Presentation Information
[P1-22]How ensemble temporal statistics influence duration perception of visual events
*Valeria Centanino1, Gianfranco Fortunato1, Domenica Bueti1 (1. International School for Advanced Studies (SISSA) (Italy))
Keywords:
temporal context,duration tuning,7T-fMRI
The human ability to reproduce the duration of brief sensory events is shaped by the statistical distribution of recently experienced durations, referred to as the temporal context. For example, when the same physical duration is presented within different duration ranges, its reproduction tends to be systematically biased toward the mean of the respective range, leading to different reproductions across contexts. Temporal context also changes when we are exposed to a fixed set of durations that vary in their frequency of occurrence, though the effects of such context remain less well understood. At the neural level, functional MRI (fMRI) studies have shown that the processing of brief visual durations is supported by tuning mechanisms that change across the cortical hierarchy—from monotonic tuning in early visual areas to unimodal tuning in downstream regions.
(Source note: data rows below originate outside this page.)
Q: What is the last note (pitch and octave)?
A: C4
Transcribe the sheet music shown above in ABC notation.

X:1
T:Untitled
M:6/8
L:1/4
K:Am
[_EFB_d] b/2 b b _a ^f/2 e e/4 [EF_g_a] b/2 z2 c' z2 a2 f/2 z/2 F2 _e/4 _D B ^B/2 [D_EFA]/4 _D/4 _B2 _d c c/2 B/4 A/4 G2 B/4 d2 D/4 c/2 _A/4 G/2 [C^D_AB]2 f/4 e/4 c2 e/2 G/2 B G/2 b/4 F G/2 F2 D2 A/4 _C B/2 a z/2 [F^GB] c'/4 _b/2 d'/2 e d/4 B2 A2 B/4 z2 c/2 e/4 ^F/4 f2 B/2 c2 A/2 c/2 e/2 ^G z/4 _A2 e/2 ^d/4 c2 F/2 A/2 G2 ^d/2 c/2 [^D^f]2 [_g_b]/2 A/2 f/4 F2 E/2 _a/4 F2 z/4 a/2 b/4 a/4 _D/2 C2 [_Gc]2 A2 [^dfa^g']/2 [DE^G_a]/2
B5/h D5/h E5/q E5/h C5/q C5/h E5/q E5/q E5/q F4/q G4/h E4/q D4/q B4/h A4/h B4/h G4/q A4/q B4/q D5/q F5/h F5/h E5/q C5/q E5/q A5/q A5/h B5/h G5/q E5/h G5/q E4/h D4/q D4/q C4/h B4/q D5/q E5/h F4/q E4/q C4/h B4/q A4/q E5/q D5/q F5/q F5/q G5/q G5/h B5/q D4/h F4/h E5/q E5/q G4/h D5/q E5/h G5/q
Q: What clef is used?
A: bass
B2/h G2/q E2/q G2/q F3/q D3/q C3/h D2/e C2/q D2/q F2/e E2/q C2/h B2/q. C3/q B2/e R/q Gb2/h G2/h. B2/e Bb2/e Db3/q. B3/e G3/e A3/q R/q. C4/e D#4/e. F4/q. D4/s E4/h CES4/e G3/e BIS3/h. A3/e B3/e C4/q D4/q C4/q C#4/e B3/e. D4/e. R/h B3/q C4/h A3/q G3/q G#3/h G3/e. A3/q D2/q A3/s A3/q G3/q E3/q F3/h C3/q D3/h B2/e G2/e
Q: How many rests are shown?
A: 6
However, it remains unclear how and where these tuning properties adapt to contextual biases. In this study, 30 participants reproduced 8 visual durations presented under either a uniform or a positively skewed distribution. To investigate the neural underpinnings of this contextual manipulation, a separate group of 15 participants performed the same task while undergoing ultra-high-field (7T) fMRI. Behavioral data showed that, under the skewed condition, all durations were reproduced as longer, suggesting a repulsive effect of temporal statistics on behavioral responses. Representational similarity analysis further revealed a systematic forward shift in reproductions: responses under the skewed condition became more similar to those of the next longer duration in the uniform condition, indicating a fine-grained adjustment of timing performance driven by temporal statistics. For the neural data, we plan to use neuronal model-based analysis to estimate monotonic and unimodal responses to durations. This approach will be instrumental in characterizing tuning differences between statistical conditions and linking them to behavioral outcomes. Overall, this work may advance our understanding of the neural mechanisms underlying context-driven temporal distortions.